Demand for gold declined 7 percent in Q1 2018 while gold supply increased. But the price did not fall. What does it all mean for the gold market?
Gold Demand Dwindles in Q1 2018
We are always ahead of other analysts. Last week, the World Gold Council released a new edition of its quarterly report on gold demand. At the same time, we published a summary of the developments in the gold market in the first four months of 2018. But let's analyze the WGC report.
The crucial finding is that gold demand plunged 12 percent from 1,105.9 tons in the preceding quarter to 973.5 tons in the first quarter of 2018. Compared to Q1 2017, the demand for gold dropped 7 percent, the lowest Q1 since 2008, as one can see in the chart below.
Chart 1: Gold demand over the last ten years (source: WGC).
The decline was mainly caused by a fall in investment demand. Indeed, ETF inflows of 32.4 tons were down 66 percent from Q1 2017. It shouldn't be surprising given that Q1 2018 was a period of relatively stable gold prices and rising interest rates, while the beginning of 2017 was a time when negative German yields reached a record low.

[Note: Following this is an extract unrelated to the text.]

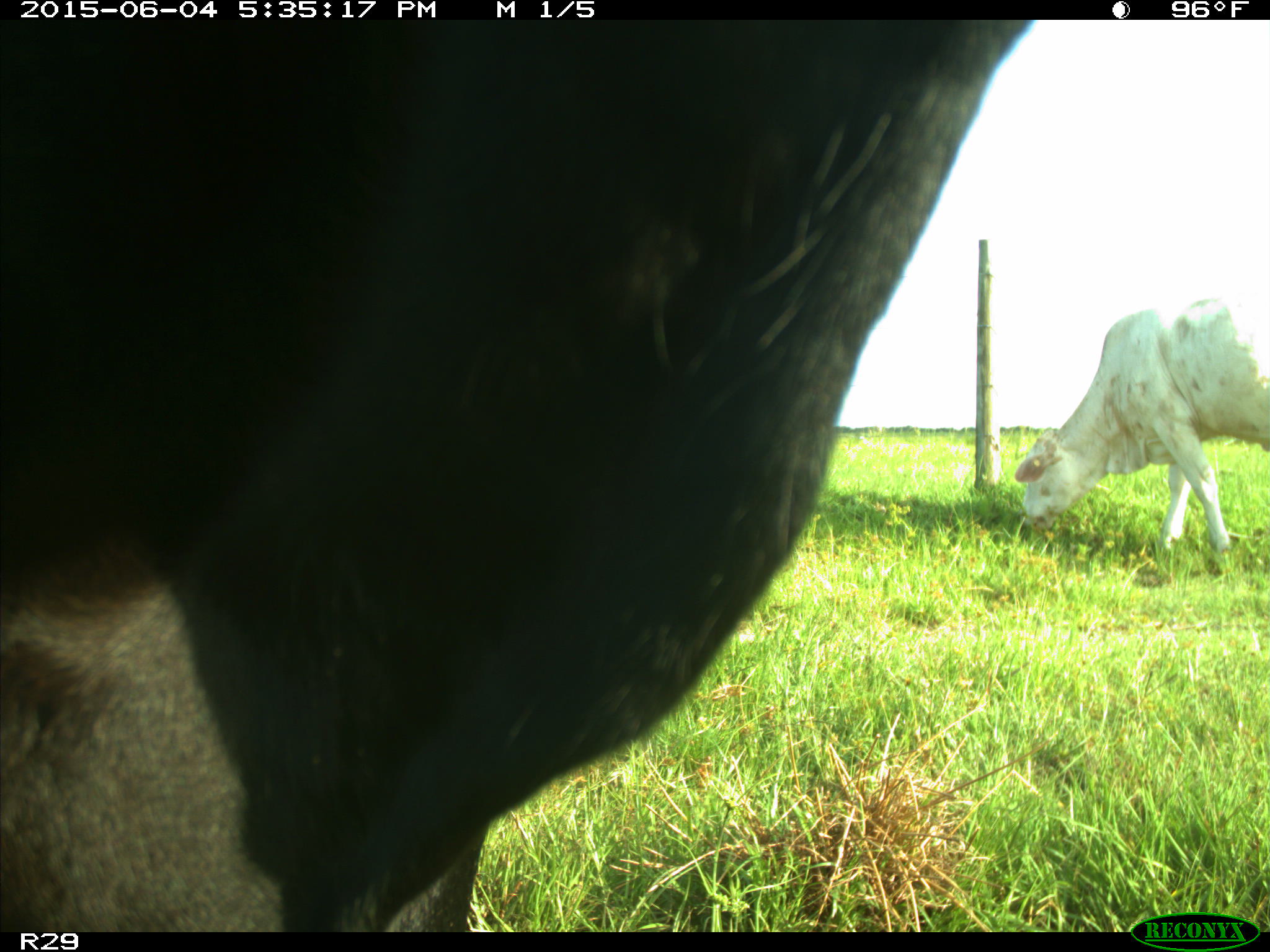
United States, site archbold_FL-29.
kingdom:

However, the inflows into gold ETFs gathered some pace compared with the second half of 2017 (13.2 tons in Q3 and 28.9 tons in Q4). It indicates that the geopolitical concerns and the sudden return of volatility to global financial markets encouraged U.S. investors to seek refuge in gold. But investors should be aware that the recent tensions between U.S. and Iran failed to boost the price of gold.
WCG's Flawed Analysis
You can learn some interesting things from the WGC report. There is no doubt about it. You can find out that global jewelry demand was roughly flat, central bank demand surged 42 percent year-over-year, and technology demand continued to improve (thanks to the increased use of gold in electronics). Fair enough. But the whole analysis is fundamentally flawed. Why? Well, the fatal error is that the WGC treats gold as commodity. It meticulously calculates the quarterly demand and supply, to determine the “balance” and to predict the future price movements.